EXTRACTED TEXT:
----

If you have an vApp that contains more than one VM (and that would be all, because of the vShield thing that are created with the vApp).

Now this vApp gets deployed, and the two VMs end up on different ESX hosts. Theese two VM need to be able to communicate to each other via their 192.168.0.x net without being routed/natted out.

vCloud solves this using a technology called VCD-NI, that basicly creates a VPN (or an extra layer of VLAN, using mac-in-mac encapsulation) between the ESX hosts.

Thanks thedafa Its working as expected now! I really appreciate your efforts!

Question: With regards to the internal network, if we set it to use a portgroup on the VDS instead of tagging it with a VLAN ID, will the machines not be able to contact each other if we do cross host deployments? I thought the dVS would manage this and allow for communication? I ask because we have only been given one VLAN from our security department.

Thanks again for the help so far :smileygrin:

Great! 🙂 Happy to help.

Hmmm... It sounds plausible.

We usually dont use Enterprise Plus and vDS here, just Enterprise and normal virtual switches. So I am afraid your just have to try it out to test if it works 🙂 Would be great if you could try it and post it back here.

Have a nice weekend.

Lab Manager uses a Service VM to route traffic for fenced VM's between hosts in the same configuration where as VCD is going to use this secondary VLAN (or VLAN's/Port Groups depending on what type of Network Pool you want to use). 

In theory you shouldn't need to assign a VLAN to the Network Pool for the vApps but in our testing this is the only way we could get it working.  I believe this is b/c I administratively disable VLAN 1 on my switches and that's what it is trying to use.  Once I recreated the Network Pool and assigned the traffic to an available VLAN it worked perfectly.

Eric

Looks like you are onto something JayhawkEric, unfortunately IT Security has only given us 1 x VLAN to make use of. But I think you right because I deployed a vApp in a cluster of just 2 hosts, the "service vm" (edge vm) was deployed to the 1 host and the 2 vm's in the vApp were deployed to the other. Once customization was done I could not ping either of the vm's....I then vmotioned the vm's to the same host as the edge vm and networking suddenly worked. (Strangely vmotioning the edge vm to the host with the 2 vm's did not work)

I have a few more configurations to test out begore I throw in the towel and ask for another VLAN from IT Security, namely the vSphere port-group backed network pool.

----

INFORMATION GIVEN:
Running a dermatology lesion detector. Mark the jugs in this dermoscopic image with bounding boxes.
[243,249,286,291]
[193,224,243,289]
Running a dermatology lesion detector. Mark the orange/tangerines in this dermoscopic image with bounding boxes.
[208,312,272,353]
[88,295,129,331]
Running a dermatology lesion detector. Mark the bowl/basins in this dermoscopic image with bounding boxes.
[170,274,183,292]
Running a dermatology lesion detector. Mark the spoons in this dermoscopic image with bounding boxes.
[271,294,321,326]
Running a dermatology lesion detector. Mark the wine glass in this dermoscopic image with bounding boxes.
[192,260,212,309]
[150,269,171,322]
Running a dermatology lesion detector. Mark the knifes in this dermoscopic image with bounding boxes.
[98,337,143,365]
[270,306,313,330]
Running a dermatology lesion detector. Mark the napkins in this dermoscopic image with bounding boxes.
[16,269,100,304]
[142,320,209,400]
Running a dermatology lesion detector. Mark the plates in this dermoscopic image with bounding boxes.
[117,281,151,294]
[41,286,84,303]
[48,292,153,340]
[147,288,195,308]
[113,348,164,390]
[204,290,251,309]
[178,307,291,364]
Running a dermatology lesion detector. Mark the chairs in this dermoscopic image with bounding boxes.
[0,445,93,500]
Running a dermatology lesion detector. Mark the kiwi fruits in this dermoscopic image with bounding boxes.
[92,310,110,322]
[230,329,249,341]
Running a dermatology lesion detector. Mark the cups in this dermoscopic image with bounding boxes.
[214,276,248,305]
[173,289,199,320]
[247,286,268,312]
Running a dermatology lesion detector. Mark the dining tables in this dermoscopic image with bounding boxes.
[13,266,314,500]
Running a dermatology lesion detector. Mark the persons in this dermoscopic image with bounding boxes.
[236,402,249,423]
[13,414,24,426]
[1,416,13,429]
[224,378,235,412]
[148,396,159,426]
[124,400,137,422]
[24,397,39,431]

----

EXERCISES TO COMPLETE:
**A)** In the forum thread, what technology does vCloud use so that VMs on different ESX hosts can communicate?
**B)** Reproduce the forum thread's passage starting with "Hmmm... It sounds" and going on through "it worked perfectly.", putting "Network Resource Pool" wherever "Network Pool" appears.

ANSWERS IN ORDER:
**A)** VCD-NI

**B)**
Hmmm... It sounds plausible.

We usually dont use Enterprise Plus and vDS here, just Enterprise and normal virtual switches. So I am afraid your just have to try it out to test if it works 🙂 Would be great if you could try it and post it back here.

Have a nice weekend.

Lab Manager uses a Service VM to route traffic for fenced VM's between hosts in the same configuration where as VCD is going to use this secondary VLAN (or VLAN's/Port Groups depending on what type of Network Resource Pool you want to use). 

In theory you shouldn't need to assign a VLAN to the Network Resource Pool for the vApps but in our testing this is the only way we could get it working.  I believe this is b/c I administratively disable VLAN 1 on my switches and that's what it is trying to use.  Once I recreated the Network Resource Pool and assigned the traffic to an available VLAN it worked perfectly.